Go Lackawanna
May 6, 2012
A story worth telling
Career firefighter participates in Writers Showcase at New Visions
by Rich Howells
Gary R. Ryman’s three-decade career as a firefighter may have given him pride and a wealth of knowledge to pass on to his son, but it also earned him a lot of stories.
The second of three generations of firefighters, the 50-year-old Scott Twp. resident spent over 30 years risking life and limb in several states, including a run as chief of the Scott Twp. Hose Company, and has been employed as a fire protection engineer for over 25 years. Now in the “twilight” of his career as firefighter, Ryman spent about four years chronicling his family’s tales in the “Fire Men: Stories from Three Generations of a Firefighting Family,” released in April 2011.
“I wanted to write down some of the stories, some of my stories and some of the stories from my father, essentially just to capture them. I had no real reason, and I thought maybe it would be something down the road that my kids and maybe their kids would ultimately be interested in. So I kept writing down the individual stories, and when I had a little over 100 pages and a lot more stories yet to tell, it started to dawn on me that maybe this was really just a book trying to get out,” Ryman explained.
“I was exposed to (firefighting) as I was growing up. It was something that I always wanted to do, enjoyed immensely once I was able to get involved with it, and something that I just continued to do ever since.”
With a bachelor’s degree in Fire Science from the University of Maryland, he spent his early career in upstate New York learning from his fire chief father, later battled flames in the suburbs of Washington, D.C., and presently mentors his son in the “family business.”
“Every area can have unique challenges. I think, for example, in the area that I was in when I went to school in Maryland, we had a lot more multiple residencies – in other words, garden apartment buildings, townhouses, high-rise apartment buildings, and the like. That can be contrasted with Scott Township, where one of the major issues that we have to deal with is water because of lack of fire hydrants,” Ryman noted.
“Friends of mine who are in the fire service have read it and they liked it because it made them remember their own experiences and their own stories, and it brought back things for them. I’ve had people read it without fire service experience and what they liked about it was essentially being able to learn what we really do and some of the things that we really see that they had no earthly idea about.”
Despite his accomplishments, he admitted that he didn’t believe his book was going to be published until he wrote his name on the contract after several changes in agents, editors, and publishers, finally publishing with Tribute Books in Archbald.

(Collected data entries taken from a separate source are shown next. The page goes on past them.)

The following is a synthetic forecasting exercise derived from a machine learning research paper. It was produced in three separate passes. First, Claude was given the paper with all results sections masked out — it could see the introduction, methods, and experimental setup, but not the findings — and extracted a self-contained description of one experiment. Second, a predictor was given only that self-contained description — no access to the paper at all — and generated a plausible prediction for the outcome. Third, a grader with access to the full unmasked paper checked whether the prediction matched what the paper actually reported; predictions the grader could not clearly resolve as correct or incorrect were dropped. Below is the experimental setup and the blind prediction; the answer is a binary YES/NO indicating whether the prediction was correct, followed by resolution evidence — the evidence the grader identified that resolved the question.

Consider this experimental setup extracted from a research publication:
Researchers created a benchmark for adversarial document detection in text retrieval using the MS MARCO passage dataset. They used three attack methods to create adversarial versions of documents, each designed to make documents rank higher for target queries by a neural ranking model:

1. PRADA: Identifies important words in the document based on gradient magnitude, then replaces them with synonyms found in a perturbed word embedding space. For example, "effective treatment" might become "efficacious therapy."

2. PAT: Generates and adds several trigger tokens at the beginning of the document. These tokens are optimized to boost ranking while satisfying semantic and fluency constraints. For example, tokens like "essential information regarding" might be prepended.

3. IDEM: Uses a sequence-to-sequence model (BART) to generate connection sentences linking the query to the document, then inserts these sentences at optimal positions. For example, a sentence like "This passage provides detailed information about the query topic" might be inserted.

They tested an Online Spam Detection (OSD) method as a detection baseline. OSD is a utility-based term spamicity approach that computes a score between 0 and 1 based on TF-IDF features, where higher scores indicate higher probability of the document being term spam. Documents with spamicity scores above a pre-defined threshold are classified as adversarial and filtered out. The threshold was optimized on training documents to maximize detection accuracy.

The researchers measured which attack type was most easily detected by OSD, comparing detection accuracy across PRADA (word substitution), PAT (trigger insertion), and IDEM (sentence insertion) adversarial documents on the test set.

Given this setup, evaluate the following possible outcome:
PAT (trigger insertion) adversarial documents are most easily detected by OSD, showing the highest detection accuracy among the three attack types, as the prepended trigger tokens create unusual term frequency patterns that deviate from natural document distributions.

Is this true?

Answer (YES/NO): NO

“There were a lot of stories that aren’t in the book that I wrote. I just tried to pick the ones that I thought would help to paint the overall picture. Obviously, some are hopefully amusing, some are tragic, and some are kind of in between. That was also part of it, trying to get a balance or a mix. It wasn’t designed, obviously, to be a complete humor book, but on the other side of the coin, I don’t think anybody would want to sit down and read a book that was just filled with accident and trauma after accident and trauma,” he recalled about the writing process.
“I think anybody in the fire service that experiences any kind of serious incident, particularly those involving children or neighbors or people they know or anything like that, is affected by it in one way or another. I think that to a certain degree it, and I talked about this in the book a little bit, hardens you to certain things, and on the other side of the coin, it makes you want to avoid certain things. For example, you have to work through these incidents and you have to remain focused on them in order to do the job, but because of doing all this, I guess, I don’t find movies or TV shows where the boy’s dog gets shot entertaining. Sad things like that I just avoid because I’ve seen enough real world tragedy that I really don’t go looking for it on TV for entertainment.”
The finished product, however, has a happy ending.
“My son had not that long before (he) turned 18, which meant he was of age to be able to ‘go inside,’ as we put it – go into the building. You don’t know when that first time is ever going to come as far as a real situation, and I didn’t know if I would be around when that happened, as far as being on that particular incident with him,” he continued.
“So when it turned out that I was and actually got to be on the line with him his first time inside, that was, to me, almost like a fairytale way of being able to end the book. But it really did happen!”
While he has done several signings, the fourth free Writers Showcase at New Visions Studio and Gallery on Saturday, May 12 will mark the first time that the author will read excerpts from his book aloud to a live audience, and Ryman continues to tread on “entirely different” territory as he pursues a master’s degree in American History, researches his thesis, and begins work on a fiction novel about his soon-to-be former profession.
“I think it’ll be fun. I hope it gets a good reaction,” Ryman said of the reading.
“All I can really bring is just my stories, and I hope that people find them interesting.”